Causal Inference for the Brave and True

import pandas as pd

import pyfixest as pf

Chapter 14: Panel Data and Fixed Effects

In this example we replicate the results of the great (freely available reference!) Causal Inference for the Brave and True - Chapter 14. Please refer to the original text for a detailed explanation of the data.

data_path = "https://raw.githubusercontent.com/bashtage/linearmodels/main/linearmodels/datasets/wage_panel/wage_panel.csv.bz2"
data_df = pd.read_csv(data_path)

data_df.head()
nr year black exper hisp hours married educ union lwage expersq occupation
0 13 1980 0 1 0 2672 0 14 0 1.197540 1 9
1 13 1981 0 2 0 2320 0 14 1 1.853060 4 9
2 13 1982 0 3 0 2940 0 14 0 1.344462 9 9
3 13 1983 0 4 0 2960 0 14 0 1.433213 16 9
4 13 1984 0 5 0 3071 0 14 0 1.568125 25 5

We have a classical panel data set with units (nr) and time (year).

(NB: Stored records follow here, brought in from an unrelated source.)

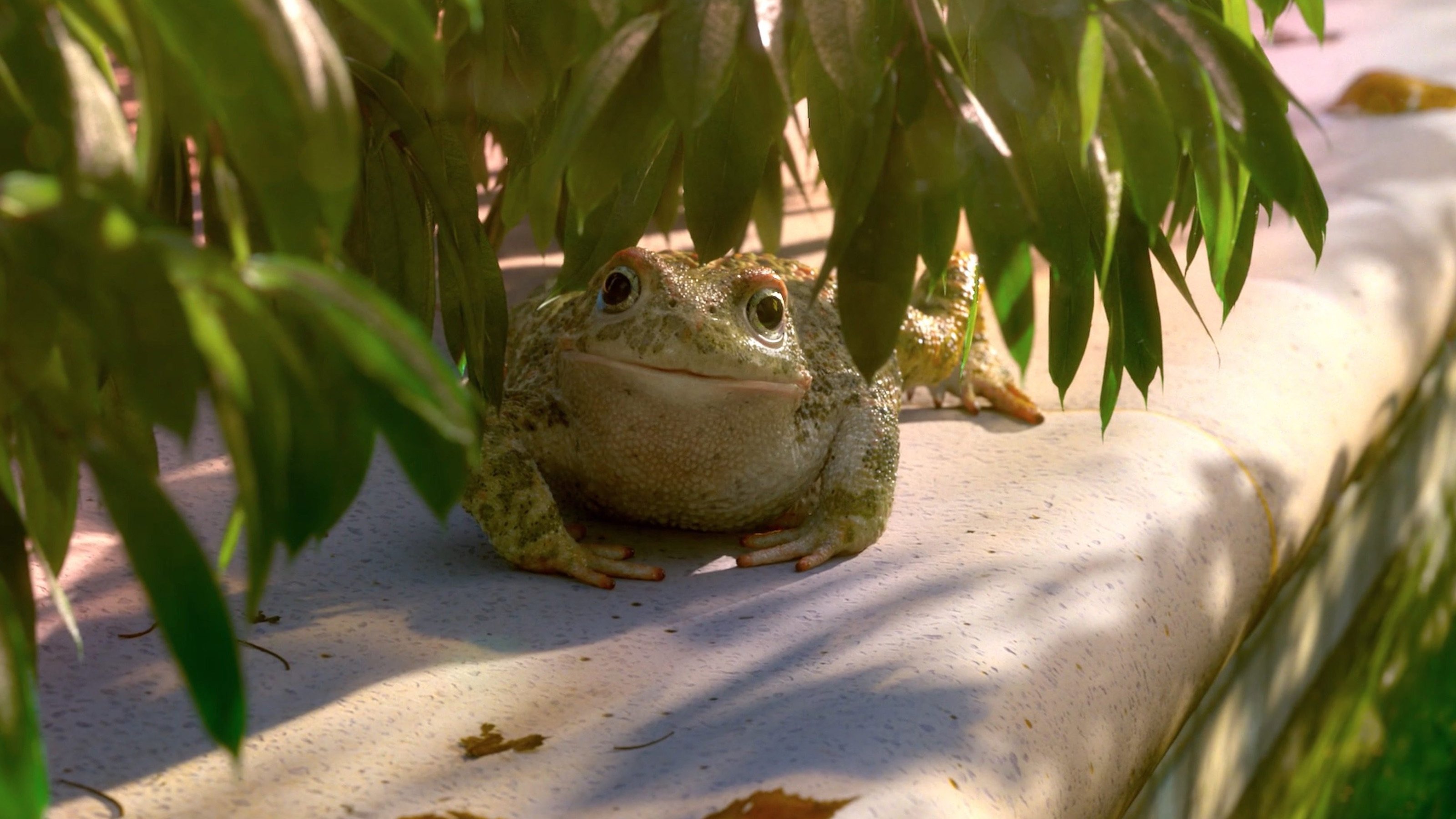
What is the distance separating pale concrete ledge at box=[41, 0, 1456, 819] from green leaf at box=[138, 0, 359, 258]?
0.49 m

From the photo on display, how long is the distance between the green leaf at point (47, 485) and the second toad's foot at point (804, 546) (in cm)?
111

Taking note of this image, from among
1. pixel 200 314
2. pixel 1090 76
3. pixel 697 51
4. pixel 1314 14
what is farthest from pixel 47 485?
pixel 1314 14

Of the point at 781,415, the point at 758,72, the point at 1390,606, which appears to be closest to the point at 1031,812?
the point at 781,415

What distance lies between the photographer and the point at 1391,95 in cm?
545

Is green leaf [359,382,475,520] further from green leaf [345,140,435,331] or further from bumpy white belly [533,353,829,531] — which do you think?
bumpy white belly [533,353,829,531]

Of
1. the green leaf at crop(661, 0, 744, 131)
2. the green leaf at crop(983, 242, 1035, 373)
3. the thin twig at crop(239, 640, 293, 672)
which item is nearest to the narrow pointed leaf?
the green leaf at crop(983, 242, 1035, 373)

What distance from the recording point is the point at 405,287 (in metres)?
1.59

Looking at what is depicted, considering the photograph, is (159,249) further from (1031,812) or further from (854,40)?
(1031,812)

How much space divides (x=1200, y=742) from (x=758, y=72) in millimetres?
1854

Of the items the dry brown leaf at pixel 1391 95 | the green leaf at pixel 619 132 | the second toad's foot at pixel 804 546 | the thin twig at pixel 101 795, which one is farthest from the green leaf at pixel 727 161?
the dry brown leaf at pixel 1391 95

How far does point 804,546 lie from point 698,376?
1.34ft

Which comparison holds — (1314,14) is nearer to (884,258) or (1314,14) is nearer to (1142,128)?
(1142,128)

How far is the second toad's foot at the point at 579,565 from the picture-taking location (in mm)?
1918

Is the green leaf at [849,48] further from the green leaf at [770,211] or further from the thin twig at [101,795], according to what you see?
the green leaf at [770,211]
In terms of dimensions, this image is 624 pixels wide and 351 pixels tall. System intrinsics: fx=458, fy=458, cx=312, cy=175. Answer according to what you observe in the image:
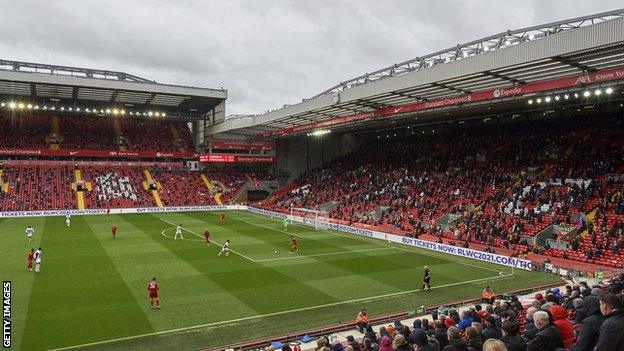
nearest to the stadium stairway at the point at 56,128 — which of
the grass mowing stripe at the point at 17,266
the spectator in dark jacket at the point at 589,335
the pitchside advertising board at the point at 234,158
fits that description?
the pitchside advertising board at the point at 234,158

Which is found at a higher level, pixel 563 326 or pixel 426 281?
pixel 563 326

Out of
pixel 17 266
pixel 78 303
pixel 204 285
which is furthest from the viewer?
pixel 17 266

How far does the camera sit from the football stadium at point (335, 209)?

We are interested in estimating the effect of marriage status on log wage, using a set of controls (union, hours) and individual (nr) and year fixed effects.

panel_fit = pf.feols(
    fml="lwage ~ married + expersq + union + hours | nr + year",
    data=data_df,
    vcov={"CRV1": "nr + year"},
    demeaner_backend="rust",
)
pf.etable(panel_fit)
lwage
(1)
coef
married 0.048*
(0.018)
expersq -0.006***
(0.001)
union 0.073*
(0.023)
hours -0.000**
(0.000)
fe
nr x
year x
stats
Observations 4360
S.E. type by: nr+year
R2 0.631
R2 Within 0.047
Significance levels: * p < 0.05, ** p < 0.01, *** p < 0.001. Format of coefficient cell: Coefficient (Std. Error)

We obtain the same results as in the book!